ON BORROWED TIME He did not have to say it the way he did - not in those exact words.
It may have been better had he said the words on almost any day other than “Veteran's Day”of 2004 . He was “making a talk”, mind you, and not
a formal speech. It was his intent to urge his listeners that morning to face up to then fact that “Veteran's Day” needed to be viewed with a sense of up-to-date clarity. He pointed out that, since we were, at that moment, a nation “at war” Veteran's affairs and concerns were “now” news - events in progress were determining today's needs.
At the very end of the talk, as do so many speakers today, he quoted something he had heard just that morning on TV : “World War II Veteran's”, he said slowly, “ are dying off at a rate of a thousand per day!”
No one picked up on it. I did feel a bit irked that he had singled out Second World War veteran's, but I was quickly reminded how reasonable it was for him to cite that statistical reduction at this time and on Veteran's Day, as well.
As my age seems to be adding up higher each year, I have in recent years been urged by health and economic reasons, to seek assistance from the V.A. In many ways, I have been impressed and pleased with results. I was called to my nearest VA installation for evaluation and assignment.
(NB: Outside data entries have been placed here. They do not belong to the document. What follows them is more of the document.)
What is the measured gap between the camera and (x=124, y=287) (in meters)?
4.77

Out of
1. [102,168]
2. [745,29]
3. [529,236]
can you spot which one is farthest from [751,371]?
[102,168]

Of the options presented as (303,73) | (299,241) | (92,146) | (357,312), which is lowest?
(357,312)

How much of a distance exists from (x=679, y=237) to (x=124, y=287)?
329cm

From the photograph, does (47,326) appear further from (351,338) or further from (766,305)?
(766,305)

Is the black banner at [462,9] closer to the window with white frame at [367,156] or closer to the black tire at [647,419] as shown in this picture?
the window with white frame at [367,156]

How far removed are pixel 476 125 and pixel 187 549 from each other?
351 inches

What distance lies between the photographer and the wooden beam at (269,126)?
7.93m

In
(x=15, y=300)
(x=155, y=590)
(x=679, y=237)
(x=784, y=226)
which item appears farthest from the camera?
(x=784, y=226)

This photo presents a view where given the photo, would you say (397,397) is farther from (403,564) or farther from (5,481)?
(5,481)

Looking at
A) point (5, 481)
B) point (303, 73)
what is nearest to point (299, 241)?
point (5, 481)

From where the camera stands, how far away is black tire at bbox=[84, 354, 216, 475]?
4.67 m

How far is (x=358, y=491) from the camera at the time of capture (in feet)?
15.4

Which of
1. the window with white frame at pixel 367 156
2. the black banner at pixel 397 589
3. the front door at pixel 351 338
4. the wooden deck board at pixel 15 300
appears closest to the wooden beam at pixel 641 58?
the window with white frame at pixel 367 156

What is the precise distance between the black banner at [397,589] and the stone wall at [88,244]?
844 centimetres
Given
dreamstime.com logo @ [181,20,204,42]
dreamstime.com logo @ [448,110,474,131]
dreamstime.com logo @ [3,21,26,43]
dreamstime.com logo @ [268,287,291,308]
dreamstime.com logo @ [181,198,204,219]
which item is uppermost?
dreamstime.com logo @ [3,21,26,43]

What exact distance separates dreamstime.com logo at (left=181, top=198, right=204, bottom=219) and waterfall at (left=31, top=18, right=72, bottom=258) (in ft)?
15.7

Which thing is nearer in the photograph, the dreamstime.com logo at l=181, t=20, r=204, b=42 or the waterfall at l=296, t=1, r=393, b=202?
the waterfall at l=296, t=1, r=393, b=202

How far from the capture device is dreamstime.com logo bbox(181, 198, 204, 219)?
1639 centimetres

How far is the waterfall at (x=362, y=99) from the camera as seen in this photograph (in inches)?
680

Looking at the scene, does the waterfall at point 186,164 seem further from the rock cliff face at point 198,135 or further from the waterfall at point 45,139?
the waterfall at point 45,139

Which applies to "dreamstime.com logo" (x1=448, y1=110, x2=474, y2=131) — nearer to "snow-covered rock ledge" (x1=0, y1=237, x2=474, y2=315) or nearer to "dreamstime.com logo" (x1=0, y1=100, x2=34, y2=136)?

All went well. One particular gathering for twenty-five veterans was concerning with filling out interview forms which were then discussed with a staff member. The “group” interview routine was deemed essential because, I found out, the V.A. had been required by conditions tied to wild congressional funding, to agree to “process” fifteen hundred “new” veterans within what remained of that particular month.
They accomplished this seemingly impossible task by scheduling group interviews three times per week. I have one special memory of begin
in such a group. I was “a “minority”. By my count, I was one of perhaps six in all of that group who were ”WWII” vets. It is, indeed, evident that we are ,as a group, dying off at at a rate of, at least, a thousand per day. The majority are veterans of more recent wars. Our our public celebrations are ,however, too often centered on wars of a generation or two ago just as,when I was a kid, we revered memories of “The” World War and we held on to that and the “Spanish American War” until we were forced to start calling the big 'un “the” war “ because “II “ was with us in a big way.
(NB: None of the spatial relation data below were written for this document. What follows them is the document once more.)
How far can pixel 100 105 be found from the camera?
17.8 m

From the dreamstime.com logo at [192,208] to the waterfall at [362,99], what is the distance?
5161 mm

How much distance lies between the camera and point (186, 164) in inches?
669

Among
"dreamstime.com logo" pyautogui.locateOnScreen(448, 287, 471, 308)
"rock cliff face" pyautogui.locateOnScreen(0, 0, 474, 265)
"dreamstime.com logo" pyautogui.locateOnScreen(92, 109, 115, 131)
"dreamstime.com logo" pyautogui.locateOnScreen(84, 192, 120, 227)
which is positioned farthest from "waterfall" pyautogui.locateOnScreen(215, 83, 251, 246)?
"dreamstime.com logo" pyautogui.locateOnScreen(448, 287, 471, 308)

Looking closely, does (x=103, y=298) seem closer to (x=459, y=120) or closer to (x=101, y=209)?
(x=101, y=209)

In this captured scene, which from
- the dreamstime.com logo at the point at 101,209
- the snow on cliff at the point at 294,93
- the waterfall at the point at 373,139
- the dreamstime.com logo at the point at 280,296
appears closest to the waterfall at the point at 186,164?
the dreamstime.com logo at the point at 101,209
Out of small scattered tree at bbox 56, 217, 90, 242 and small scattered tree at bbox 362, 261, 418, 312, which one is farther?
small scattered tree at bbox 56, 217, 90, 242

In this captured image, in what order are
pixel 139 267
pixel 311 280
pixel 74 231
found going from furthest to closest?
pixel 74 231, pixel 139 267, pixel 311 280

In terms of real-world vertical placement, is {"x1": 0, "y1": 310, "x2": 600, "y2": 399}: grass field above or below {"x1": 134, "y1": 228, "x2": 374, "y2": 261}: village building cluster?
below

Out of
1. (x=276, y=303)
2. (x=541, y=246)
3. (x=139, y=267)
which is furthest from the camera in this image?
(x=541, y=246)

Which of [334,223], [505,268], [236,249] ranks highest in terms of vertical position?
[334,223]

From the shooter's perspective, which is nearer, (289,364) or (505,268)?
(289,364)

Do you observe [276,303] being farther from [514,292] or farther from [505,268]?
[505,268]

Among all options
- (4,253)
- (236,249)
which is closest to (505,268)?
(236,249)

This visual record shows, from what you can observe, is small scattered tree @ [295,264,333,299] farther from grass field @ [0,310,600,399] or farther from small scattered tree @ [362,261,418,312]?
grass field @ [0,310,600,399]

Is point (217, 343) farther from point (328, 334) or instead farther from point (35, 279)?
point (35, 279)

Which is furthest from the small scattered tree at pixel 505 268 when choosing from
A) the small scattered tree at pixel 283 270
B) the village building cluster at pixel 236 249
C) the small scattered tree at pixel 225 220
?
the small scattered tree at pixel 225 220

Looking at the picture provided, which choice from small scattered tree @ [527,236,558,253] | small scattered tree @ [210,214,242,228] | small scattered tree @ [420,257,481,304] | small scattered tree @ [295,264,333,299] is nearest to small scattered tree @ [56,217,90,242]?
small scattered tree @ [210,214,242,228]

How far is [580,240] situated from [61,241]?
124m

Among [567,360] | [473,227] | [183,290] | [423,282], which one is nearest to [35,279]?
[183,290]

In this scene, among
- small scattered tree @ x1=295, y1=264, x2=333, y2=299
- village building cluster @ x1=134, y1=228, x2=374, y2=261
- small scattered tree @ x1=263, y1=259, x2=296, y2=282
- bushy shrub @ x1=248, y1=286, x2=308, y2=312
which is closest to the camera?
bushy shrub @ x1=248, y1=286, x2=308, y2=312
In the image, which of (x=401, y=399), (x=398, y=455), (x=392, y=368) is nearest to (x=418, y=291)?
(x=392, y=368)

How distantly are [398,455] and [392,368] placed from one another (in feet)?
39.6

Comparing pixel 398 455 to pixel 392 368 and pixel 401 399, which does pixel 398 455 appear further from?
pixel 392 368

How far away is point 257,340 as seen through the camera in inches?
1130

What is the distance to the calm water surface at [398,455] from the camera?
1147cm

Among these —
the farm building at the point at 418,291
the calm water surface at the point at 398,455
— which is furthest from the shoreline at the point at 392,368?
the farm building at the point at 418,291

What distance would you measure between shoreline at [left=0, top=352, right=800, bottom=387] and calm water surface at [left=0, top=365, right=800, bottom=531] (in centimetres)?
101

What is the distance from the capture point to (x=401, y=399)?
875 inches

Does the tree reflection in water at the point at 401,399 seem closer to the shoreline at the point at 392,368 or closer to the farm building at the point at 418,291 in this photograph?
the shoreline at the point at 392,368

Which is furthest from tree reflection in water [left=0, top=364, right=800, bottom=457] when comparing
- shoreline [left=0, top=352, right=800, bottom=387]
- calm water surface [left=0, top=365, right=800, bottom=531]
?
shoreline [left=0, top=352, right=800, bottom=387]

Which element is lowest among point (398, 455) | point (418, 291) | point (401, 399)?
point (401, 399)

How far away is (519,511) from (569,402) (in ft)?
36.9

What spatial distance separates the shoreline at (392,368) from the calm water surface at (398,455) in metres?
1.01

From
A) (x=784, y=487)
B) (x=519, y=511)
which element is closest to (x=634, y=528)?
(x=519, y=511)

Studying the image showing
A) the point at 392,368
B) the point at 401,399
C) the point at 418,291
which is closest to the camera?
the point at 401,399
We must revise out way of thinking about our nation's wars. We need new, sustained awareness of the sacrifices being encountered daily men and women and that of their families in our current and continuing wars. We must not, at all costs, allow veteran's affairs and concerns to be used a political footballs or a subject to be set aside as something we had rather not discuss openly. The needs of the Veteran's Administration are not static. They, too, change with the times. Far too many politicians are still deciding if the had best profess themselves to favor the Blue or the Grey; the Patriot or the Tory.